晚年的恩格斯对革命前景依旧充满乐观情绪。在1893年5月11日法国《费加罗报》记者对恩格斯的访谈中,有这样一段对话:记者说,我不揣冒昧地指出,德国社会党人能够实现自己理论的时候,在我看来还非常遥远。恩格斯反驳说,并不像您想象的那样远,我认为,我们党担负起掌握国家管理使命的时候已经不远……可能到本世纪末您就会看到这个结果。⑦参见《马克思恩格斯文集》第4卷,人民出版社2009年版,第562页。在马克思恩格斯著作中文版的《全集》和《文集》中,这篇访谈并没有被列为正式文稿,而是收在附录里,据说是因为没有经过恩格斯的审阅。但恩格斯在一封通信中提到这篇访谈时指出:“像任何访问记一样,一些说法转述得有些走样,整个叙述有缺陷,但总的意思是表达得正确的。”⑧恩格斯:《恩格斯致弗里德里希·阿道夫·佐尔格》,《马克思恩格斯文集》第10卷,人民出版社2009年版,第653页。这说明访谈还是比较忠实地反映了恩格斯的思想。巴黎公社失败以后,欧洲工人运动的重心暂时从法国转移到德国。从德国社会民主党的影响中,恩格斯看到了革命的大好形势:“由它派去参加投票的200万选民,以及虽非选民却拥护他们的那些男青年和妇女,共同构成为一个最广大的、坚不可摧的人群,构成国际无产阶级大军的决定性的‘突击队’。”“我们现在就已经能指望拥有225万选民。如果这样继续下去,我们在本世纪末就能夺得社会中间阶层的大部分,小资产阶级和小农,发展成为国内的起决定作用的力量。其他一切势力不管愿意与否,都得向它低头。我们的主要任务就是不停地促使这种力量增强到超过现行统治制度的控制能力,不让这支日益增长的突击队在前哨战中被消灭掉,而是要把它好好地保存到决战的那一天。”①恩格斯:《卡·马克思〈1848年至1850年的法兰西阶级斗争〉一书导言》,《马克思恩格斯选集》第4卷,人民出版社2012年版,第395、396页。

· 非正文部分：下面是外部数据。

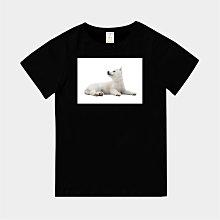 T365 MIT 親子 童裝 情侶 T恤 T-shirt 短T 狗 DOG 汪星人 哈士奇 二哈 Husky 毛孩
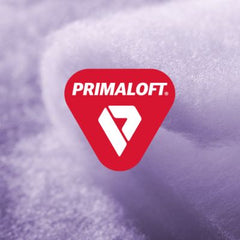 PrimaLoft. Specially treated highly water-resistant down offers an extra level of moisture protection
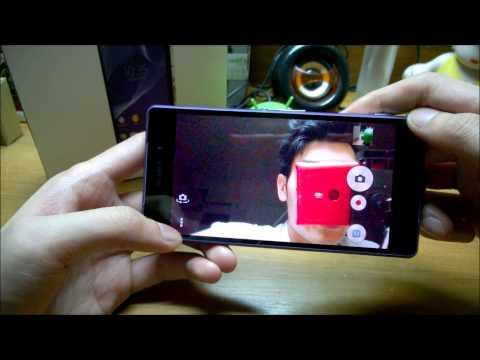 Review Sony Xperia Z2     Camera   ทดสอบใช้งานกล้องถ่ายรูปบนโซนี่ เอ็กซ์พีเรีย แซ่ดสอง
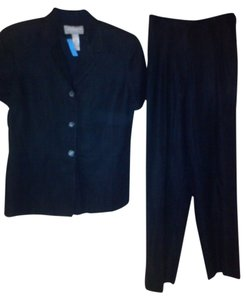 Liz Claiborne Blue Pants Suit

马克思恩格斯把毕生的精力献给了工人阶级的解放事业,都想在有生之年亲眼目睹共产主义的实现,思想中带有一些乐观情绪在所难免。因此,他们所说的“长期性”的内涵远不像今天人们所理解的那样。这是当时不成熟的资本主义的发展状况使然。那个时代的资本主义,与其说处于“上升”发展时期,还不如说刚刚处于“起步”阶段,它的全貌和长期性并没有向人们充分展示出来,倒是阶段性的特征比较突出。套用恩格斯的话说,这种历史情况也决定了科学社会主义创始人的观点。

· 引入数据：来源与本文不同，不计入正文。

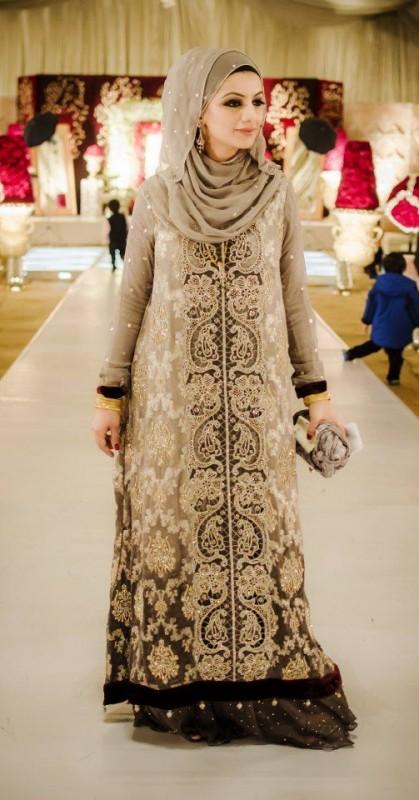 Formal Hijab Styles 2016- formal 2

时至今日,资本主义的历史进程并未终结。因此,马克思恩格斯生活时代的资本主义不过是其中的一个阶段,那时的生产力水平、资产阶级与无产阶级的关系、无产阶级自身的素质还不足以导致“两个必然”,恰恰决定了“两个决不会”。前人的思想带有历史局限性不可避免,后人必须拓展认识视野。

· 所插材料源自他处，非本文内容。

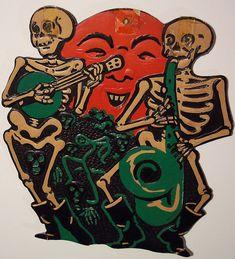 Old Vintage Halloween Cardboard Diecut Die Cut Beistle Skeletons Moon Halloween Magic, Halloween Owl, Halloween Cartoons, Retro Halloween, Halloween Painting, Halloween Drawings, Halloween Photos, Halloween Fashion, Holidays Halloween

“两个必然”的依据是高度发达的社会生产力。而19世纪的社会生产力远未达到今天的发展程度。当时的“发达”,充其量是英国水平,不过是蒸汽机的广泛应用,但这已经给马克思和恩格斯留下了深刻的印象。恩格斯曾经预言,“蒸汽机确实是所有那些以它为依靠的巨大生产力的代表,唯有借助于这些生产力,才有可能实现这样一种社会状态,在这里不再有任何阶级差别,不再有任何对个人生活资料的忧虑,并且第一次能够谈到真正的人的自由,谈到那种同已被认识的自然规律和谐一致的生活。”②恩格斯:《反杜林论》,《马克思恩格斯选集》第3卷,人民出版社2012年版,第492页。如今,蒸汽机在发达资本主义国家早已为内燃机、电动机、核动力所取代,但那种生活不论在发达的资本主义国家还是在社会主义国家都没有完全成为现实。就是恩格斯本人也承认,他的这个观点并没有绝对意义。他在晚年总结说:历史清楚地表明,1848年“欧洲大陆经济发展的状况还远没有成熟到可以铲除资本主义生产的程度”,资本主义“在1848年还具有很大的扩展能力”。③恩格斯:《卡·马克思〈1848年至1850年的法兰西阶级斗争〉一书导言》,《马克思恩格斯选集》第4卷,人民出版社2012年版,第384、385页。应该补充的是,1859年、1871年、恩格斯逝世的1895年乃至今天,资本主义仍然具有很大的扩展能力。但“两个必然”、“两个决不会”、以及恩格斯晚年的思想并不包含这种认识。生产力决定生产关系是科学结论,但是在什么样的生产力水平基础上才能建立起恩格斯所向往的那种社会,对于这个问题的解答和实践恐怕还要推迟。今天,领导社会主义建设的共产党人只要记住一点即可:建设社会主义的根本任务是解放和发展社会生产力。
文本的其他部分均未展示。